Anyway you add it up, the 40th President was a very consequential president. We can't say anything about the 45th because Trump has been in office a week.
2.
He was a front man for a shadowy cabal of advisers who were largely interconnected with Vice President Bush and the Republican establishment. lol no. Reagan was their bete noir. Let's start with the fact he started out as a speaker for Barry Goldwater in "A Time for Choosing." From the start, Reagan was aligned with the conservative National Review - Goldwater wing of the party, as evidenced by his 1966 gubernatorial run (his other primary challenger was a more moderate Republican).
Reagan's talk about the arms race and then pivoting to negotiations ran contrary to the Republican establishment's wishes at the time. Nixon and Kissinger had fathered detente, which Reagan blasted in the 1976 primaries. Then as President, Reagan launched an arms race to force the Soviet Union to come to the table. His spending and tax cuts were also far more draconian than anything attempted by Nixon, Ford, or Eisenhower. And then, in the late 1980s, he negotiated with the Commies, which again was opposed by Nixon, Ford, and company. In fact, President Bush 41 suspended relations with the Soviet Union in 1989 because the establishment didn't trust Reagan.
Reagan was very much his own man. James Sears, his 1976 campaign manager, tried to control him, and was linked to the more moderate wing of the GOP. He was fired in 1980 for trying to dominate Reagan. In the White House, Reagan led the ideological charge, while his aides tried to temper him. He was nothing like that a puppet figure, from January 20, 1981 to January 20, 1989. Even James Baker couldn't control Ronald Reagan and ended up being Treasury Secretary after he was burnt out. It was said in the Reagan White House that there existed a committee, where his advisors held 3 votes and Reagan held 4. It was very true. (And Reagan very much stuck to his guns even if his advisors told him to not do x or y).
3.
It's also seriously under-estimated how similar the level of hatred for Reagan from the contemporary press and left matched if not even exceeds what Trump faces. Certainly. The difference being of course, the Left had just lost power and the New Deal era had just come crashing down in 1981. The Left in 2016 has lived for 36 years under Reagan's shadow.

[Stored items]
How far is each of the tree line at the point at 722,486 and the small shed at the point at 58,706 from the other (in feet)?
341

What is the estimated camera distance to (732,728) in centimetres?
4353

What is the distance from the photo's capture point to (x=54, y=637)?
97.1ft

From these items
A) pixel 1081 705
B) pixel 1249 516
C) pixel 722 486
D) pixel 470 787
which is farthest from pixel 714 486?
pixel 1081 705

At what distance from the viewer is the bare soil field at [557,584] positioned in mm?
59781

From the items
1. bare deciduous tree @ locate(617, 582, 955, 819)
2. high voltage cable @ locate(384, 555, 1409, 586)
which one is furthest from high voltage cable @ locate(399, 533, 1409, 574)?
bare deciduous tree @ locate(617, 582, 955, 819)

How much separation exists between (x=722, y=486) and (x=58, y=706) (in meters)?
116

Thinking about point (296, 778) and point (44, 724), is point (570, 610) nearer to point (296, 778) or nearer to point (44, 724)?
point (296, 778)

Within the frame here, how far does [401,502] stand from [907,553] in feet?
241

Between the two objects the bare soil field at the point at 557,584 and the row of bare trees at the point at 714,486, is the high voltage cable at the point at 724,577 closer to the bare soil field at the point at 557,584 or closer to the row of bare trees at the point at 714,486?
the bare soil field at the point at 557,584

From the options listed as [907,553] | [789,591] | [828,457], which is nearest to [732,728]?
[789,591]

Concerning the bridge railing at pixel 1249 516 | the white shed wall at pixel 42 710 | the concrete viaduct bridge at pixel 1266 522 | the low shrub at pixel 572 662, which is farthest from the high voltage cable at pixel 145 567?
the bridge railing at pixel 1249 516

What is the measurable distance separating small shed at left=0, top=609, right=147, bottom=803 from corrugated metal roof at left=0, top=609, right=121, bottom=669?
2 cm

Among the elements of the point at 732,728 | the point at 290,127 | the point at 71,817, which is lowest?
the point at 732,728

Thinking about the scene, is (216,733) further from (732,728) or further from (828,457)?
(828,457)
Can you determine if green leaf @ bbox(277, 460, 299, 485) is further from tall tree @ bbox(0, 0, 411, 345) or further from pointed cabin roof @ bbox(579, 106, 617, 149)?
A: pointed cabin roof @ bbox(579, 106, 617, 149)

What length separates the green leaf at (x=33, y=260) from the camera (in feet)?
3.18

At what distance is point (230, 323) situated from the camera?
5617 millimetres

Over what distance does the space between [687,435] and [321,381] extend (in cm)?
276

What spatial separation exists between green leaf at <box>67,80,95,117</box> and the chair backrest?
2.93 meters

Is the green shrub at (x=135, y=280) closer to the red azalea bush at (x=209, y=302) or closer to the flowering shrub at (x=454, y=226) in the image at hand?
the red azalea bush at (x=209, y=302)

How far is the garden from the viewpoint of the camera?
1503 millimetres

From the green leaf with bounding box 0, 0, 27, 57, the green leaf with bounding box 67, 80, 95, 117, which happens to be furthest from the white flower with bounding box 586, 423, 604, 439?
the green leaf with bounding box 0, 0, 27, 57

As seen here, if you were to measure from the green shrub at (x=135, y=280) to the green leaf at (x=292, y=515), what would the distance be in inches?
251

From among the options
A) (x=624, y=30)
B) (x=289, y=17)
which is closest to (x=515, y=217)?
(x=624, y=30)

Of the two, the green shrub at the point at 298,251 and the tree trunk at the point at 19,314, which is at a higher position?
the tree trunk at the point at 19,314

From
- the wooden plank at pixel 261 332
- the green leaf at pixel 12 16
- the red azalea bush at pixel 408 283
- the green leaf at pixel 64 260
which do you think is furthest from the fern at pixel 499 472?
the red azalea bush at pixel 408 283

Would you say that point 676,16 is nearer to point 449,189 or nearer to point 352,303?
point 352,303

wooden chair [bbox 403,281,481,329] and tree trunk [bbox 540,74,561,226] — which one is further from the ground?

§ **EXERCISES**
**1)** Answer these questions using the Reagan excerpt, one per line:
(a) What speech did Reagan start out giving for Barry Goldwater?
(b) In which year's primaries did Reagan blast detente?
(c) In the committee said to exist in the Reagan White House, how many votes did Reagan hold?
**2)** Extract from the Reagan excerpt, word for word, the part that opens with the words containing "Anyway you add" and closes with "office a week.".
**3)** Continue the Reagan excerpt from the point where it stops.
The rows are separate material and are not part of the Reagan excerpt.

§ **OUTPUTS BY TASK**
**1)**
(a) "A Time for Choosing."
(b) 1976
(c) 4

**2)**
Anyway you add it up, the 40th President was a very consequential president. We can't say anything about the 45th because Trump has been in office a week.

**3)**
They hated Reagan but were powerless because the Reagan realignment was broadly supported by the country. Trump, elected with 46% of the vote and facing middling approval ratings, has nothing of the armor that Ronald Reagan had, namely that he had the popular will of the electorate behind him. It's why he was considered the Teflon President, because he had that popular goodwill throughout his entire presidency, even through Iran Contra.
4.
The reality of Reagan as opposed to the narrative of Reagan sounds to me to be very similar to the "worst case scenarios" imagined for Trump. Not sure what you mean by this, so I won't respond to this yet.
5.
Reagan's success was based in his amiable personality and charisma. Yes and no. Of course, Reagan was amiable and charismatic. But no, Reagan's real power was this - he had a broad electoral mandate and he was deeply popular in the country, having lifted the GOP to the Senate majority and given the GOP extra House seats. For most of his presidency, there existed an effective conservative coalition (GOP majority in the Senate, Blue Dog Democrats and Republicans in the House). Congress would have treated him like they did Nixon if he hadn't won the election by ten points and maintained huge reservoirs of popularity in the districts of Congress.
This is something Donald Trump doesn't have that Reagan did. Trump ran behind most GOP members of Congress and completely lost in Democratic districts. This means that the GOP members of Congress has to fear a primary challenge but Trump may not be as helpful in the General election as they like. And the Democrats have no incentive to cooperate with Trump, given his approval ratings.
6.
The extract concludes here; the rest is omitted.